There was a haze of white air, a ghostly outline, and then Dayna filled it.

'All right,' said Servalan. She felt dizzy with relief and excitement; a peculiar combination. 'Get their bracelets. Move them over there.' Then, with a long look at them all: 'That, I think, concludes our business.' It was all they were worth now.

'You said there's a ship that could get us off here.'

'There is. Perhaps I've exaggerated just a little. You see, she was rather badly damaged when we made our landing. But I think with some months' work she could be made spaceworthy. Just about.'

'What about Blake?' said Avon, with difficulty, not quite looking at her.

'Ah, yes. Blake. I owe him so much. After all, it was he who brought you to me.'

'We made a deal. You promised me Blake.'

She looked at him, and told her final lie, and there was no triumph in it any more, in watching the ghost of something die in Avon's face, as it hadn't died when he had admitted defeat and given up the ship.

'Blake is dead. He died from his wounds on the planet Jevron more than a year ago. I saw his body. I saw it cremated. Blake is dead.'

'I saw him.' Servalan wasn't sure he even knew whether he was speaking aloud. 'I spoke to him and he—'

She had to interrupt him there. His voice was a mirror she had to turn away from.

'You saw nothing. Heard nothing. It was an illusion, a drug-induced and electronic dream. We spent months preparing it. We recreated Blake inside our computers, voice, images, memories, a million fragmented facts. When I was ready, I started sending you the messages, seeding the idea in your mind. I was conditioning you. And you were my greatest ally, Avon. You made it easy because you wanted to believe it. You wanted to believe that Blake was still alive.'

She was watching his face all the time, unable to look away, unable to feel her own victory while she looked at him, and somewhere inside her she could hear the ghost of her own voice telling him the truth: that Blake was alive, and with Stratter Fenn on Zavlos, and doing nothing that her spies didn't tell her about weeks in advance. Blake was her creature now, her only creature, only Blake.

She barely noticed Avon lunge towards her, Tarrant hold him back. On with the script.

'One final thing. As you know, this planet was designed to help our scientists watch and study how life first developed on Earth. The experiment was more than successful, and has led to some highly unpleasant life-forms. Do be careful.'

'We have met some sort of primitive humanoids,' said the Auron girl. Servalan glanced at her with the minimum of interest. 'I hate to think that they were our ancestors.'

'Oh, but they're not. The planet's evolution was massively accelerated. It developed through millions of years in a very short time. The creature you saw is not what man developed from; it is what man will become.' Evolution in all its sad and messy unpredictability: anything but simple, anything but pure; the future gone as well as the past. Nothing would repeat itself any more. The six-year-old with the sleek hair would never finish climbing out of the pool. It was over. She turned away.
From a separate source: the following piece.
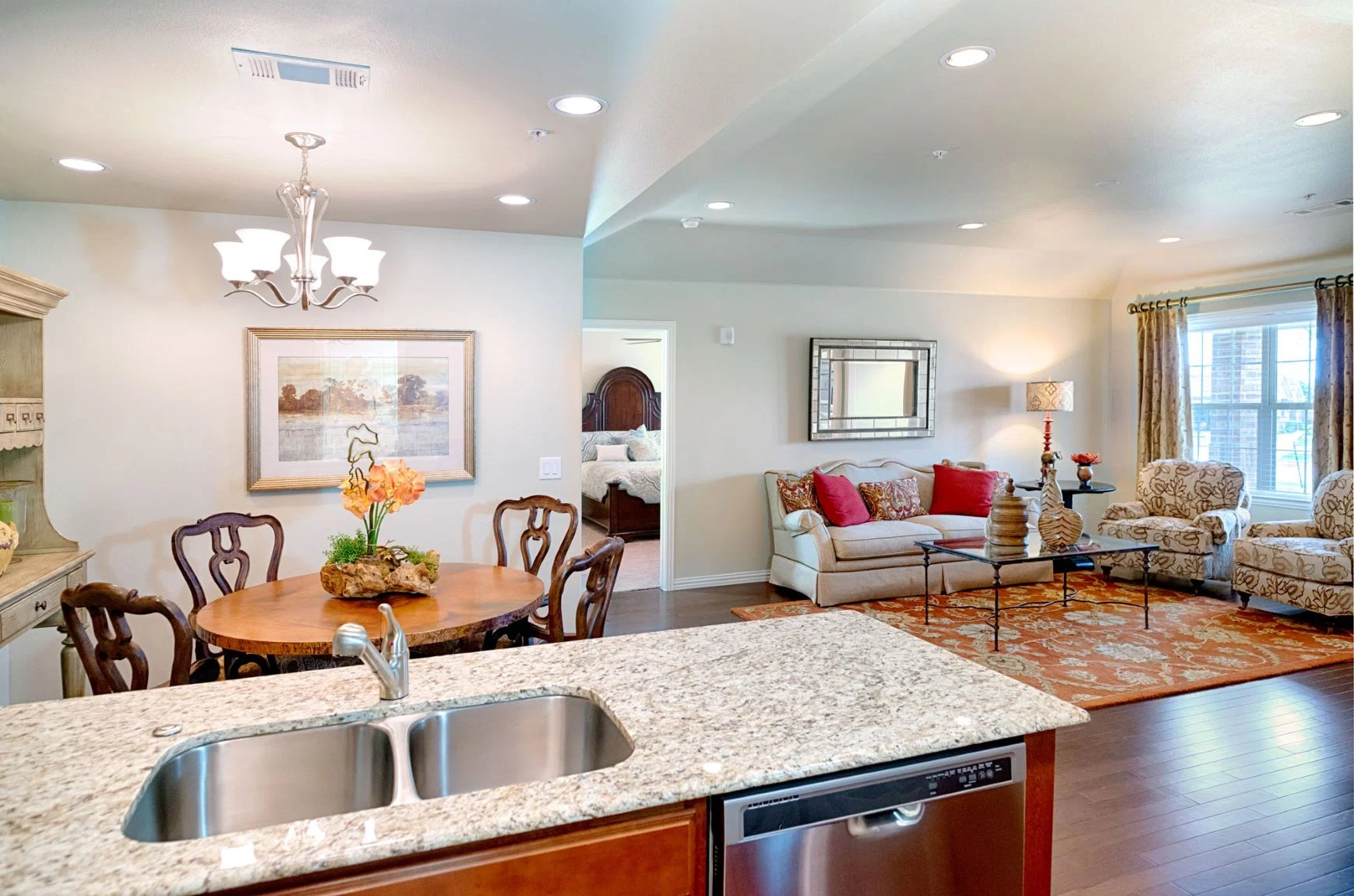 EMERALD COTTAGES OF ROUND ROCK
'I think I'm ready. Give the order. Please.'

Tarrant did as he was told. She looked at Avon for the last time, at his defeat; no more of that, either. Past.

'We won't meet again. Goodbye.'



'Manual operation,' said Servalan. 'Set course for the planet Earth.'

'Computed and laid in.'

'Main drive.'

She raised her arms and felt victory, finally felt it, all the way through her body: all the lines, all the nodes, had finally made it here, to this completion. This was the beginning. A clean slate, with her own face on it.